Reproduce the records below word for word, from their first line through the line containing "18.6 meters", with both ends included.

+++

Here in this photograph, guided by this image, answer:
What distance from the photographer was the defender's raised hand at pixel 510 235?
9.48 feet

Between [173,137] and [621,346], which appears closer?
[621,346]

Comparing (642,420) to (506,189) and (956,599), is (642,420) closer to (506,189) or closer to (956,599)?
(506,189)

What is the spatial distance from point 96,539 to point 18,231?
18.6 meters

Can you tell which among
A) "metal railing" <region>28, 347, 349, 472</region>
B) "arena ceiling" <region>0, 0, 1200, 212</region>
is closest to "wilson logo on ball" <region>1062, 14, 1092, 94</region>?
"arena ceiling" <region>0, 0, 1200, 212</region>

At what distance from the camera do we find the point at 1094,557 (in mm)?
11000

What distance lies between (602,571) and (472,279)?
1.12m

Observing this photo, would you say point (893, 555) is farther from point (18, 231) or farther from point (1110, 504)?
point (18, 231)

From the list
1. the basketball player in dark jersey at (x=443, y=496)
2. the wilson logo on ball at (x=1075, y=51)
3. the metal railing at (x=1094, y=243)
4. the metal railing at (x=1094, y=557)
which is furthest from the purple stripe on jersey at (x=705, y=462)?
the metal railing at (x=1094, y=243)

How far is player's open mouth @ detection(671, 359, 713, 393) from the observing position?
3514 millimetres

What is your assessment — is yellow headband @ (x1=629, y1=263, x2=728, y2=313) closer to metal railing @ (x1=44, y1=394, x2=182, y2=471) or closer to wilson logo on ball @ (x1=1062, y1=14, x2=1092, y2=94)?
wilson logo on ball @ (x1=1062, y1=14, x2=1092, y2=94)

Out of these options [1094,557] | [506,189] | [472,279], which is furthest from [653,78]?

+++

**Task solution:**
Here in this photograph, guided by this image, answer:
What distance from the photographer was the defender's raised hand at pixel 510 235?
9.48 feet

Between [173,137] and [621,346], which appears closer?
[621,346]

Comparing (642,420) to (506,189) and (956,599), is (642,420) closer to (506,189) or closer to (956,599)?
(506,189)

What is the spatial distance from point 96,539 to point 18,231?
18.6 meters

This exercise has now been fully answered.